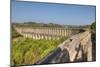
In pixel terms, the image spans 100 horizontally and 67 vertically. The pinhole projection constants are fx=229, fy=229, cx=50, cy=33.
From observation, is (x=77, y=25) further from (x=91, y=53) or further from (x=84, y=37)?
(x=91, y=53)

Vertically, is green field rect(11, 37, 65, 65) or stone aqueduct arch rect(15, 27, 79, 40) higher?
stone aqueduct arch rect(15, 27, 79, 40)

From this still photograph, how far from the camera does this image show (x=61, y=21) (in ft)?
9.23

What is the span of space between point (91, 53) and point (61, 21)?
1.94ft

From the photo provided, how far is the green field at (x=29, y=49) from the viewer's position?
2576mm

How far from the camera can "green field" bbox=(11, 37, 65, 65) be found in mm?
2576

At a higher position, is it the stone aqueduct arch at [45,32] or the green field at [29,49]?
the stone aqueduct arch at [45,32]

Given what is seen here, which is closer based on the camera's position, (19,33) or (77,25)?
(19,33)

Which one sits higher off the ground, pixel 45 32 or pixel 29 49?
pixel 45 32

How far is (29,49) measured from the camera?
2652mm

########################################

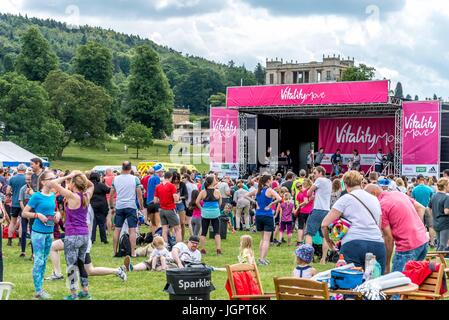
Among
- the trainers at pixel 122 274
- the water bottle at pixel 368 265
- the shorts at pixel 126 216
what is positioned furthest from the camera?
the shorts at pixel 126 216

########################################

GOAL OF THE EXERCISE: Find every line in the listing above that contains the word "higher", and copy each of those lines in full.

CORRECT RESPONSE:
Vertically, is green field rect(11, 37, 65, 65) or stone aqueduct arch rect(15, 27, 79, 40) higher?
At a higher position, is it the stone aqueduct arch at [45,32] or the green field at [29,49]?
Which one sits higher off the ground, pixel 45 32 or pixel 29 49?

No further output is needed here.